Sample Preparation: Gel pieces were cut from SDS PAGE, destained in 100 mM NH4HCO3 with 30% Acetonitrile and washed with Milli-Q water for10 min until the gels were destained. The spots were then lyophilized in a vacuum centrifuge. The in-gel proteins were reduced with dithiothreitol (10 mM DTT/100 mM NH4HCO3) for 30 min at 56 °C, then alkylated with iodoacetamide (200 mM IAA/100 mM NH4HCO3) in the dark at room temperature for 20 min. Gel pieces were briefly rinsed with 100 mM NH4HCO3 and I, respectively. Gel pieces were digested overnight in 12.5 ng/μl trypsin in 25 mM NH4HCO3. The peptides were extracted three times with 60% I/0.1% TFA. The extracts were pooled and dried completely by a vacuum centrifuge.

LC-MS/MS: The peptide of each sample was desalted on C18 Cartridges (Empore™ SPE Cartridges, Sigma), then concentrated by vacuum centrifugation and reconstituted in 10 µl of 0.1% (v/v) Formic acid. MS experiments were performed on a Q Exactive HF mass spectrometer that was coupled to Easy nLC (Thermo Scientific). Peptide was first loaded onto a trap column (100 μm*20 mm, 5 μm, C18) with 0.1% formic acid, then separated by an analytical column (75 μm*100 mm, 3 μm, C18)) with a binary gradient of buffer A (0.1% Formic acid) and buffer B (84% acetonitrile and 0.1% Formic acid) at a flow rate of 300 nL/min over 60 min. The gradient was set as following: 2–7% buffer B from 0 min to 3 min, 7–35% buffer B from 3 min to 48 min, 35–90% buffer B from 48 min to 53 min, 90% buffer B kept till to 60 min. After peptide segment separation, DDA (data dependent collection) mass spectrometry analysis was performed using a Q-Exactive Plus mass spectrometer (Thermo Scientific).MS data was acquired using a data-dependent top20 method dynamically choosing the most abundant precursor ions from the survey scan (300–1800 m/z) for HCD fragmentation.The full MS scans were acquired at a resolution of 70,000 at m/z 200, and 17,500 at m/z 200 for MS/MS scan. The maximum injection time was set to for 50 ms for MS and 50 ms for MS/MS. Normalized collision energy was 27 and the isolation window was set to 2.0 Th.

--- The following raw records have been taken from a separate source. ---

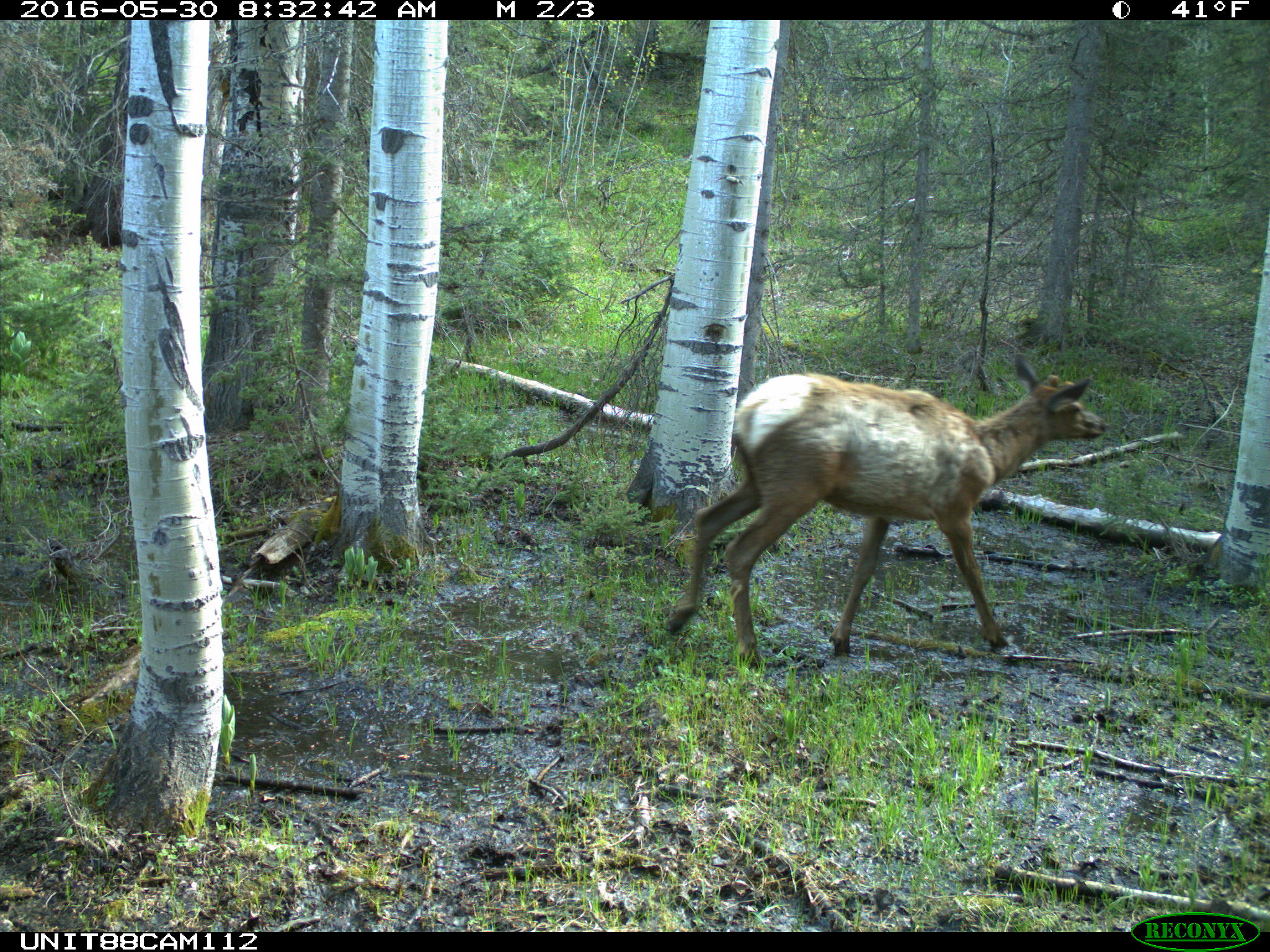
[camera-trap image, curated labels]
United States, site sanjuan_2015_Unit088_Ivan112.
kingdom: Animalia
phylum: Chordata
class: Mammalia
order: Artiodactyla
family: Cervidae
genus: Cervus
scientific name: Cervus elaphus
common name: red deer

Database search: The MS data were analyzed using MaxQuant software version 1.6.1.0. MS data were searched against the UniProtKB Human database (173,343 total entries, downloaded 09/2019). The trypsin was selected as digestion enzyme. The maximal two missed cleavage sites and the mass tolerance of 4.5 ppm for precursor ions and 20 ppm for fragment ions were defined for database search. Carbamidomethylation of cysteines was defined as fixed modification, while Oxidation (M), Acetyl (Protein N-term) and Phospho (STY) were set as variable modifications for database searching. The database search results were filtered and exported with <1% false discovery rate (FDR) at peptide level and protein level, respectively.

Statistical analysis

Data are shown as means ± S.D. GraphPad Prism 10 was used to manipulate statistical analyses. Correlation of FOXK2 expression with categorical clinical variables in patients with OC was evaluated by χ2 test (SPSS 20.0 statistical software). After testing the homogeneity of variance, two-tailed Student’s t test was used to compare the results from different groups. Spearman rank correlation test was used to analyze the correlation between FOXK2 and glycolysis related genes. All experiments with cell lines were done in at least triplicates. P > 0.05 = NS, *P ≤ 0.05, **P ≤ 0.01, ***P ≤ 0.001, ****P ≤ 0.0001.